The girls looked at one another and laughed; the boys puckered their lips in the shape of a hurrah,' and swung their arms, and little Peter Bacon, who was apt to be the first speaker, said,—

"If you please, sir, can't we give him three cheers?"

"Yes," said the smiling teacher.

And they did.

But the boy I wanted to tell you about was Reuben Parsons. He neither smiled nor cheered.

More than that, when Thursday morning came, instead of being up early to get himself ready to spend a day at the great handsome farmhouse, he sat glumly down in a corner of the room, tossed over a book or two, and wished he had something that was worth doing.

"Why, Reuben Parsons!" his sister Emma said, rushing into the room ready dressed. "Did you know it is almost nine o'clock, and your hair isn't even combed?  I don't believe they will wait a minute after nine o'clock. You aren't going?

Why not? Are you sick?"

"I don't go to places where I ain't invited."
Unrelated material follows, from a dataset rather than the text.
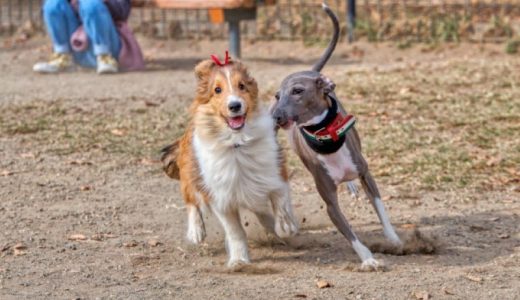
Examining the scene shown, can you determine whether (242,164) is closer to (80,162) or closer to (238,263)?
(238,263)

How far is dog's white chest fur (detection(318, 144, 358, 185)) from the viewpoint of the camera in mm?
5750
This was Reuben's surly answer. But his sister was only the more astonished.

"Why, Reuben Parsons! What do you mean?

Don't you belong to room No. 4?"

Of course he did, Reuben snarled. What was the use of her asking such 'silly questions, he would like to know?
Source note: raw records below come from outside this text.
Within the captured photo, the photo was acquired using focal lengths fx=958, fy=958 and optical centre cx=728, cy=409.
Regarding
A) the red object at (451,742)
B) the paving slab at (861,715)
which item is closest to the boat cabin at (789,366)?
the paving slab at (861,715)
Well, didn't he hear the letter read, and didn't it say,—

"Whoever wants to spend a day there" And didn't he want to go?

It was likely he wanted to go, Reuben said.

A fellow wouldn't be so foolish as not to want to go to such a place when he could; but that was neither here nor there; he wasn't invited.

There wasn't a single word about him in that letter from beginning to end, and the long and short of it was, he wasn't going a step.

For a full minute Emma stood and looked at him; then she spoke her mind,—

"Well, I think you are just the silliest boy I ever heard of in my life!"

You think so too? You don't believe there was ever a boy who acted so like a simpleton as he did?

Well, to tell you the truth, I don't know that there ever was about going to a nutting party.

I just imagined it.

But I'll tell you what made me think of it. I had a talk the other day with this same Reuben Parsons. It was about going to spend his life in a beautiful city. I tried to remind him of the many invitations he had received, and how very rude he was in paying no attention to them; and don't you think he told me that he never had been invited in his life!

I found the verse in the Bible that says "whosoever will," but he said that wasn't his name; that it didn't say anything about Reuben Parsons in the Bible. Then I was tempted to tell him that I knew what his name was. It wasn't Reuben Parsons at all, but "Whosoever Won't."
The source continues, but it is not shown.